● **Your objective**
Write the next part of the blog post about dyeing watercolor paper with green tea, picking up after its final sentence.

● **Extract to read**
===

Saturday, May 15, 2010

El Maguey

El Maguey
This is the handmade Twinrocker watercolor sheet I dyed with green tea.
Watercolor & acrylic ink. 6" x 8"
The colors are a little more subtle than the last one I did.
The dyeing process was really easy,
I just made a batch of really concentrated tea
and submerged the sheet while the tea was still hot and left it there
for approx. 30 minutes. I took it out, sandwiched it between two paper towels and left it there to dry for an hour or so. Same with the coffee.
It's going to be very hard for me to go back to plain old white paper now :)
Hope you're having a lovely weekend!

18 Lovely Comments:

Blogger cakesniffer said...


5/15/2010 8:14 PM  
Blogger Snappy Di said...

Oooh, how nice! You do such fabulous work.


5/15/2010 8:34 PM  
Blogger CEA said...

Beautiful! I tried the coffee technique, but came out more like the tea one - don't know what I'm doing wrong.

5/15/2010 8:51 PM  
Blogger Geninne said...

Thank you so much :)

CEA: Dunk the same sheet again and let it soak a little longer. That'll do it.

5/15/2010 8:57 PM  
Blogger PaperPumpkin said...

So beautiful! And thanks for the tips!

===

● **Data for analysis**
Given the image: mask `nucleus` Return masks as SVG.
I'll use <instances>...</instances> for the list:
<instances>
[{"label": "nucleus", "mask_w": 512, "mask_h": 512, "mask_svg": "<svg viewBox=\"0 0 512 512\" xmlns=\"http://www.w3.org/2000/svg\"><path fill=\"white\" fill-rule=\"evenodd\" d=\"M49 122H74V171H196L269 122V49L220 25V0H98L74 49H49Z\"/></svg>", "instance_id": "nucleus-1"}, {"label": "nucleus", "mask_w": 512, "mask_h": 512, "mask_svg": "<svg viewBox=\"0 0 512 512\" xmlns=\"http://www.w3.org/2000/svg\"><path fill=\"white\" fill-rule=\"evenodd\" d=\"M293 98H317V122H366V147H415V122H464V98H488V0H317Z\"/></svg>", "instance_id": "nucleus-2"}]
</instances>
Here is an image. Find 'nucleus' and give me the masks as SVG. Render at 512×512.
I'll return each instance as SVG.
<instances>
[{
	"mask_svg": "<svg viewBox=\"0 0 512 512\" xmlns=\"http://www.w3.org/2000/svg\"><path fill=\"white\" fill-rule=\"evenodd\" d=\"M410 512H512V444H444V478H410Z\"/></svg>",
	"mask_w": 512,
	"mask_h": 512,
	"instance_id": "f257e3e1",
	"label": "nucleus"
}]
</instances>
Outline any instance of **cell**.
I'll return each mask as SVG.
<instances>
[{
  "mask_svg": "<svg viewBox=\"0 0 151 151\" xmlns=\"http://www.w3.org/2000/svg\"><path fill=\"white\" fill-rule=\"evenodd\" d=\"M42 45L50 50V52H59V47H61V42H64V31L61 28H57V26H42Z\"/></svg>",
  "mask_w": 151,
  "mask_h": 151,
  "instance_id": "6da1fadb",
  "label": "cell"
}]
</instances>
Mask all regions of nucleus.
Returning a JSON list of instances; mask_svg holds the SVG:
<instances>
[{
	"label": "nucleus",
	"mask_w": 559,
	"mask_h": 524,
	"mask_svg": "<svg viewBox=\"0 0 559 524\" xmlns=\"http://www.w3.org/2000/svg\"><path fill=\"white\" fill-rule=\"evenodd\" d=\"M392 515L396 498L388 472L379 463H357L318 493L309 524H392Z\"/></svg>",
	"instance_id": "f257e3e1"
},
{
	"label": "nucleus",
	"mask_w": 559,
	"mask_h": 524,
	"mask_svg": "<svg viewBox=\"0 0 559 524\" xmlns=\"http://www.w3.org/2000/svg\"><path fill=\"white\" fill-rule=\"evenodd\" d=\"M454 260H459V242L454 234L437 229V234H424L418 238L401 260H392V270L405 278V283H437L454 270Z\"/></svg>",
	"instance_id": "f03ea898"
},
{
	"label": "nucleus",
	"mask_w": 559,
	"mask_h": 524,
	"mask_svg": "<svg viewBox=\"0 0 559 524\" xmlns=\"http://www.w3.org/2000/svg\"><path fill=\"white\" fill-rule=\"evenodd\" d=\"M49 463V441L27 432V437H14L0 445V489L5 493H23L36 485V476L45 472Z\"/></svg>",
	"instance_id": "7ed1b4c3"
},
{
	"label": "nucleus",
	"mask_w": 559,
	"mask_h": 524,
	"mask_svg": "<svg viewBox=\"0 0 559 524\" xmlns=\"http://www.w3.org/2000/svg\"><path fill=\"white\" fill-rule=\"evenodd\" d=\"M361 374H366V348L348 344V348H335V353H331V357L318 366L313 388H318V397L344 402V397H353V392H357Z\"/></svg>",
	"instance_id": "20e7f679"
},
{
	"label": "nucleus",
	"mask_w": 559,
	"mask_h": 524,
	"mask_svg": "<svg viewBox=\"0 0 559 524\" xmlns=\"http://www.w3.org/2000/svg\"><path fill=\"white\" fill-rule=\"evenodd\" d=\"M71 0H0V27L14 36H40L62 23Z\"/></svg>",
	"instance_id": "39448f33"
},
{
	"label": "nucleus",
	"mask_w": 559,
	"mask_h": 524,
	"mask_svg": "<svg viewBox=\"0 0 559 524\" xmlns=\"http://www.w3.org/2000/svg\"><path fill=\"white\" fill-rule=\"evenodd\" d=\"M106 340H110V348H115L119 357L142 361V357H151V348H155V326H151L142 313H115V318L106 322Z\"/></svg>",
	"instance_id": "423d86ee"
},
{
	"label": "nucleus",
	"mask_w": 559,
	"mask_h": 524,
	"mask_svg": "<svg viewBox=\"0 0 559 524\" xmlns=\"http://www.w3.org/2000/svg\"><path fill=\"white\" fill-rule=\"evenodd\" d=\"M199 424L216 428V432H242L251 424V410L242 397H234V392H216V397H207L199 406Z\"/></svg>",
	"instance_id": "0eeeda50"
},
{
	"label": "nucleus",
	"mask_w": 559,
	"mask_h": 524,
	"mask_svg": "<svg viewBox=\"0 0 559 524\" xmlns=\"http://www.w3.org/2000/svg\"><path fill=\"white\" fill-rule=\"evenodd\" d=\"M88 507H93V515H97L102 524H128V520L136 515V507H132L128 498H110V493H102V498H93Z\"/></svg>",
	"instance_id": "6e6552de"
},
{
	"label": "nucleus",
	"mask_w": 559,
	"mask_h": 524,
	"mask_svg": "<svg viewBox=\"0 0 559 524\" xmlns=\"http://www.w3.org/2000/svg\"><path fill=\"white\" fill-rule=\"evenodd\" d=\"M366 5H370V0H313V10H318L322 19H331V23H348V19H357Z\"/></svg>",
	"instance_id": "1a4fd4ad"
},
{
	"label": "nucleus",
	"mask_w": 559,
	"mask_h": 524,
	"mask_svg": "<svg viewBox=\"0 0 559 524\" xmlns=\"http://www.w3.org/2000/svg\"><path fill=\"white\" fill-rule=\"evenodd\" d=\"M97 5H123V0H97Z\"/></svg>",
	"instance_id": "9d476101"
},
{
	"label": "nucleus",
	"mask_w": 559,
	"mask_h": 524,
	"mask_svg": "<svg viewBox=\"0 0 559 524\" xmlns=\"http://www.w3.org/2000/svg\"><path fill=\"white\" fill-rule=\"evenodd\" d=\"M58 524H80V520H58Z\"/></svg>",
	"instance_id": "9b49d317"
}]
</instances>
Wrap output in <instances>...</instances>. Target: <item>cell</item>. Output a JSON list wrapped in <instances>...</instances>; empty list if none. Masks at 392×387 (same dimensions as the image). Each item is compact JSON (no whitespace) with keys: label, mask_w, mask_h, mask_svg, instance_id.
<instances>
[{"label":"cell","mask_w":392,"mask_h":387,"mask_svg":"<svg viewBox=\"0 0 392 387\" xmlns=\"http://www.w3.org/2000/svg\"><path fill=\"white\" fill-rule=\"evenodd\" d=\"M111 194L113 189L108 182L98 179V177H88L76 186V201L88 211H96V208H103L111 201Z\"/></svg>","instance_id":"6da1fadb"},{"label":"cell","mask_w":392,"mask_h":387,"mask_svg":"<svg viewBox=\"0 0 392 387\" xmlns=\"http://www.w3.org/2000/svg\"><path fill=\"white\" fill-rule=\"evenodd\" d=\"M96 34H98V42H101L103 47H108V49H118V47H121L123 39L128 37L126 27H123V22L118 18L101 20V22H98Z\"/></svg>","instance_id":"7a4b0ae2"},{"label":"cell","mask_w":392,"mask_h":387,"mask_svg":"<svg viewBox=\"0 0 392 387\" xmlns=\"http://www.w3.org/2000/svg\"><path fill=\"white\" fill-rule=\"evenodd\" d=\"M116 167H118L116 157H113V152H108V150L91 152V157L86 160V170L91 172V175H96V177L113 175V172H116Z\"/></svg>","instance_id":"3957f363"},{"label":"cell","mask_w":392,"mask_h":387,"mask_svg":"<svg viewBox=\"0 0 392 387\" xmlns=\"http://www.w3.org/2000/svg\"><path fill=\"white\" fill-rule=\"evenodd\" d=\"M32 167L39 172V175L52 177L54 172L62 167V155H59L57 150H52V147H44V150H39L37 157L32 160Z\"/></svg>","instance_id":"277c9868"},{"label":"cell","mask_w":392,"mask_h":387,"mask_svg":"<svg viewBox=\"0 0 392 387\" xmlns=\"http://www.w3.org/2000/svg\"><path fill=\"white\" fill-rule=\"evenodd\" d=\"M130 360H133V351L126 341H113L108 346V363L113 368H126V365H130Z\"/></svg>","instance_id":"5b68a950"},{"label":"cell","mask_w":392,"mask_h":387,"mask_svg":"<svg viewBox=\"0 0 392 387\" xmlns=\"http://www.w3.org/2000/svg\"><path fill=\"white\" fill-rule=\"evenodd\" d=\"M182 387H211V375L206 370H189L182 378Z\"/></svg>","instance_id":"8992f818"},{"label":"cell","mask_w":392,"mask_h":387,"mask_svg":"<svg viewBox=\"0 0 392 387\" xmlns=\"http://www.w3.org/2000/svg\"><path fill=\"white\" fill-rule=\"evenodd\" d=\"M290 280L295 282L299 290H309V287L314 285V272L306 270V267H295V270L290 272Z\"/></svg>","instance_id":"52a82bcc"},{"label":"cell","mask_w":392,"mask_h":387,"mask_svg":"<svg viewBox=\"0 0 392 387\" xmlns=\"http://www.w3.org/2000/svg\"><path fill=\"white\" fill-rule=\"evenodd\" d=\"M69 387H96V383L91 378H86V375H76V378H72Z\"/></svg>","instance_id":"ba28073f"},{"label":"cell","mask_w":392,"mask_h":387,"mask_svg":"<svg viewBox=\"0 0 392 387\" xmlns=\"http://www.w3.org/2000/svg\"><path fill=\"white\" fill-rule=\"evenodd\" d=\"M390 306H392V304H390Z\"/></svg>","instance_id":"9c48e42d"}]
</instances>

===

● **Answer section**
5/15/2010 9:07 PM  
Blogger TheFairyyellowbugQueen said...

Really like the subtle patterning on the leaves. Nice color dye job!

5/15/2010 10:17 PM  
Blogger My Realitty said...

I love succlents and agave and this plant. I like the dry feeling it gives the paper. CM

5/15/2010 10:29 PM  
Blogger The Sice Family said...

Stunning! Wendy xx

5/15/2010 10:52 PM  
Blogger ariadne said...

It is great to see you experimenting wit new things!
This cactus plant I have seen at some places in Greece and am amazed by its size!

5/16/2010 12:44 AM  
Blogger blue china studio said...

Just beautiful. I've always loved your white ink you apply and it really stands out in this piece.

5/16/2010 9:00 AM  
Anonymous Anonymous said...

Lovely work, Geninne! For a less uniform, more antique look, I like to sprinkle or rub a few grains of dry coffee at random onto the the damp paper when it comes out of the coffee dye. Brush off when dry.

Another technique is to dampen and wrinkle up the paper first, then unfold and put it into the coffee or tea, which will settle into the wrinkles and give an allover netted texture when it's flattened and dried.

Paper can also be dip-dyed, for a dark to light gradation.

Watercolour paper usually takes dye better if you soak it first to remove the sizing. Or use printmaking papers.


5/16/2010 12:50 PM  
Blogger Angie said...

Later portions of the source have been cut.